• **EXTRACTED TEXT**:
-------------------------
The topic of regulations for short-term vacation rentals has returned to the Seattle City Council. On Monday, two of three companion ordinances could be passed addressing different aspects of short-term vacation rental regulation. The ordinances are designed to:

  1. Establish licensing and health and safety regulatory requirements;
  2. Limit the number of short-term vacation rental units that an owner can operate;
  3. Create development standards and define short-term vacation rentals as a unique land use type; and
  4. Levy an excise tax on guests staying at short-term vacation rentals.

The latter policy proposal is the newest in what has become an evolving conversation.

Short-term vacation rental policy was first introduced more than a year ago in June 2016. After the summer that year, a long pause was put on public discussions to explore further regulatory solutions to the issue. A second set of draft regulations were shared in April for public review and comment. Then in the fall, the city council began in earnest to take up further discussion on how best to manage short-term vacation rentals in the city.

The overarching purpose to regulate short-term vacation rentals boils down to four primary objectives: ensuring public health and safety, preserving affordable housing, promoting fair competition, and instituting compensatory taxation. Short-term vacation rentals offer operators a supplemental means of income. However, short-term vacation rentals can reduce long-term rental housing affecting overall market affordability. Will the proposed regulations seriously address this policy issue?
-------------------------
• **STORED RECORDS**:

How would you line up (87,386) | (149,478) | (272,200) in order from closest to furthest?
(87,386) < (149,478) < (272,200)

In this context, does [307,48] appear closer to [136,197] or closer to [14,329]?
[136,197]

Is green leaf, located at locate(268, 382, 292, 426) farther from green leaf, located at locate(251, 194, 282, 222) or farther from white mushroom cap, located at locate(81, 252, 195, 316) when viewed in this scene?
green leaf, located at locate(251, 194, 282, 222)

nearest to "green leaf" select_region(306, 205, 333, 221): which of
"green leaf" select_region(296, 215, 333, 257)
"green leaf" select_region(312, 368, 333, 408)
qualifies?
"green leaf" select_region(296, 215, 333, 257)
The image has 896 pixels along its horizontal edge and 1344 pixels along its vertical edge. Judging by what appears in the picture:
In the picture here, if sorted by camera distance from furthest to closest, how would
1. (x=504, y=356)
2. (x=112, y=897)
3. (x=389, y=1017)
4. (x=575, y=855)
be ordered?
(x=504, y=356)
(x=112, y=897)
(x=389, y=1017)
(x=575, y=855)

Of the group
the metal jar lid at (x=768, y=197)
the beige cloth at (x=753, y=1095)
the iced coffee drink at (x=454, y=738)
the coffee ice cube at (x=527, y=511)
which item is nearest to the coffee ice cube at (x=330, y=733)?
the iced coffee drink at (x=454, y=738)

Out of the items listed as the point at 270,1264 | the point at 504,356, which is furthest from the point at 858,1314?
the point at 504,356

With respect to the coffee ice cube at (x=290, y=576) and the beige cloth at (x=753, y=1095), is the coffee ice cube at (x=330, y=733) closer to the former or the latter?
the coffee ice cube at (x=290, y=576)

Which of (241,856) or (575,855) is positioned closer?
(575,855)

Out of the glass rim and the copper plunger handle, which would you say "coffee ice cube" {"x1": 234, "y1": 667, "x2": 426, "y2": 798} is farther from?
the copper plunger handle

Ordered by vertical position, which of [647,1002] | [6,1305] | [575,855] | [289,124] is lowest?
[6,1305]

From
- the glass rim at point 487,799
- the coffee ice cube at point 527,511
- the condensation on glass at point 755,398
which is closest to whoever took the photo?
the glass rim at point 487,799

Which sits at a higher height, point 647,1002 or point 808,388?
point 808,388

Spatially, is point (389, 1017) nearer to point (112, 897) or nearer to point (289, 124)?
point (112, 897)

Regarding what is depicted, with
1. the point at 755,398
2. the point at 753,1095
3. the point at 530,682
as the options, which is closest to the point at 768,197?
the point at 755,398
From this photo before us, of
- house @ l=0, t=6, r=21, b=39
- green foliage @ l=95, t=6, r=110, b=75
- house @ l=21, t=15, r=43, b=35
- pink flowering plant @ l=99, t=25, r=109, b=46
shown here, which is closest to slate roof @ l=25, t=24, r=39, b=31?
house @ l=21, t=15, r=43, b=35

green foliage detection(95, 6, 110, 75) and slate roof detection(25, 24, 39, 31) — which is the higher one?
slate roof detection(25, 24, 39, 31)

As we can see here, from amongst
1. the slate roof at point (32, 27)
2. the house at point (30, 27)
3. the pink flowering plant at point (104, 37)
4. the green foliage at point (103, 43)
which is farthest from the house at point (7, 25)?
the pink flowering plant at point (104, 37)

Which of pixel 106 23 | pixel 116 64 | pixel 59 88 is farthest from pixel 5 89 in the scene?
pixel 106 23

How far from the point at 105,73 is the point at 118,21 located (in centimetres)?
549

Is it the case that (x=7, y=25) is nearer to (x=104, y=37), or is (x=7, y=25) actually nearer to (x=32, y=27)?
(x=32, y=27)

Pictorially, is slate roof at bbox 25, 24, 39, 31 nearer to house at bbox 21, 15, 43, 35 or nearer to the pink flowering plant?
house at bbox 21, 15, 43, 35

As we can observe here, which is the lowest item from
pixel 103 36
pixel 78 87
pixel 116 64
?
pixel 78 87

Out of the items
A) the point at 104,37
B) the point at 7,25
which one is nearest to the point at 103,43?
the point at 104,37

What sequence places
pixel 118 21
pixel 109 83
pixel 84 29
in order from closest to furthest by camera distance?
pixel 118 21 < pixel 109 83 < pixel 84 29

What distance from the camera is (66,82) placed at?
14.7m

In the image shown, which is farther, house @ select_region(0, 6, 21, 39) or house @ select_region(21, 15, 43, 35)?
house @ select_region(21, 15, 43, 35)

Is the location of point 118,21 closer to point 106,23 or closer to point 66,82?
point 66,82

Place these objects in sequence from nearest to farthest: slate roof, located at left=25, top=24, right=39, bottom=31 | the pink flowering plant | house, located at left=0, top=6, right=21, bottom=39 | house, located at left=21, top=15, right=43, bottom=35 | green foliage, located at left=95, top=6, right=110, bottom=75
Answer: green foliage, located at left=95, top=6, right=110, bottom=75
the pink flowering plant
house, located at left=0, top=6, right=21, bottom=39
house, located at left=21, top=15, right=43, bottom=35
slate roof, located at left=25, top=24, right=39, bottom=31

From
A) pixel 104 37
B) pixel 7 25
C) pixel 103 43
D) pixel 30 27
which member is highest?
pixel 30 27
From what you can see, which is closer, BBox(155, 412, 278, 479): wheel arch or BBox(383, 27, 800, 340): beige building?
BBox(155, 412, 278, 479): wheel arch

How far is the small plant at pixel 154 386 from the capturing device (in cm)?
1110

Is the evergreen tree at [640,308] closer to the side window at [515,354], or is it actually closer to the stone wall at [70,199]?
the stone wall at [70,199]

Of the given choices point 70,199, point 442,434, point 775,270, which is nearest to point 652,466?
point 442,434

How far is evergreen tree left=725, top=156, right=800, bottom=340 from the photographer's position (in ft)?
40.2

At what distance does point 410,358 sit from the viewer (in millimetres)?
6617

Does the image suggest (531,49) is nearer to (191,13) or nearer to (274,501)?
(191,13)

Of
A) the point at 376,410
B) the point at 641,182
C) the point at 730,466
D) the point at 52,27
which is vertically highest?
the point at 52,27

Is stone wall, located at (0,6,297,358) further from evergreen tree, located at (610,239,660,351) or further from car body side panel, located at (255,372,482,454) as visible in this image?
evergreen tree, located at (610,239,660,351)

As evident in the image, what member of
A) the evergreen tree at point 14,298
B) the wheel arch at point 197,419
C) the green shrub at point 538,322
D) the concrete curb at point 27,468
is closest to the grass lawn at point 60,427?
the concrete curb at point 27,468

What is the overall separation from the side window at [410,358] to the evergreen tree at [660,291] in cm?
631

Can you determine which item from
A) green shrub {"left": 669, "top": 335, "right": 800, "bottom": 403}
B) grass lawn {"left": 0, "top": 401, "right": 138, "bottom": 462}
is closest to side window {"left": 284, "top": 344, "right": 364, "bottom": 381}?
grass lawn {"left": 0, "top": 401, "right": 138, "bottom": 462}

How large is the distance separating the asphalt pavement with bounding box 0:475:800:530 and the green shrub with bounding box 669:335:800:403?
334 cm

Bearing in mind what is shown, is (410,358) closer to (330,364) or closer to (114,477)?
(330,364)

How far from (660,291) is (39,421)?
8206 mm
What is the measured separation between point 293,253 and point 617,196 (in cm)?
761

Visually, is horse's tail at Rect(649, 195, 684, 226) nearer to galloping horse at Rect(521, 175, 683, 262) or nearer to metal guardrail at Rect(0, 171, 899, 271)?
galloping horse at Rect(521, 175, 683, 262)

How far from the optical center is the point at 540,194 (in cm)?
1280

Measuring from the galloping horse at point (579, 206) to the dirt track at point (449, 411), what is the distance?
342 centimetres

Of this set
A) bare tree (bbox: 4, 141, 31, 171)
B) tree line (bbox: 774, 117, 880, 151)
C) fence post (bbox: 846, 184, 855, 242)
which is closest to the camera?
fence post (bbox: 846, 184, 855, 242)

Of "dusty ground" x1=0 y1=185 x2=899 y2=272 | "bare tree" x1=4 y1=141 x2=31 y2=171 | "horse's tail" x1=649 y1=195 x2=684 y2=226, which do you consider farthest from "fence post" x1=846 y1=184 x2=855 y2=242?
-------------------------
• **WORK TO DO**: Pick up the article on Seattle's short-term vacation rental regulations after its final sentence and carry it forward. The listing is taken from a separate source.

• **REPLY TO THE EXERCISE**:
The September committee meetings offer some insight to what councilmembers are thinking.

September 6th Meeting

On September 6th, Aly Pennucci, a Council Central Legislative Analyst, provided an overview to the Affordable Housing, Neighborhoods, and Finance (AHNF) Committee. Pennucci explained that the short-term vacation rental proposal had evolved since 2016. Comments from the public swayed city officials to reconsider some aspects of the overall framework. Additional research by city staff was put into how regulations could be reasonably implemented. That led to substantial changes from the original proposal. For instance, the cap on the number of nights was eliminated (originally set at 90 nights for units if not at an owner’s primary residence) and wider allowance of owning and operating multiple short-term vacation rentals by a single individual or company.

Pennucci explained that the new proposal would:

  • Establish a cap on the number of dwelling units that an individual or company could operate at two, except that the cap would not apply to units owned and operated by existing operators in the Downtown, South Lake Union Urban Centers and for certain building types in the First Hill/Capitol Hill Urban Centers;
  • Establish and define the licensing framework for short-term vacation rentals (e.g., reporting, health, and safety standards);
  • Require all short-term vacation rental operators to obtain a business license;
  • Require short-term vacation rental platforms (e.g., Airbnb and VRBO) to obtain a special license; and
  • Institute a flat tax on a per-night basis for overnight stays of guests.

During the committee meeting, Councilmember Mike O’Brien asked if the limitation on operating two units by a single owner could be exploited. He used the example of his family. Could each individual member of the household own two short-term vacation rentals? Pennucci explained that each member could indeed separately be licensed for two short-term vacation rentals. She also noted that multiple limited liability companies (LLCs) could be set up and defined as an “owner.” Councilmember O’Brien felt that this would defeat the whole purpose of the regulations if people could just set up separate companies or use separate individuals to get around the limitation.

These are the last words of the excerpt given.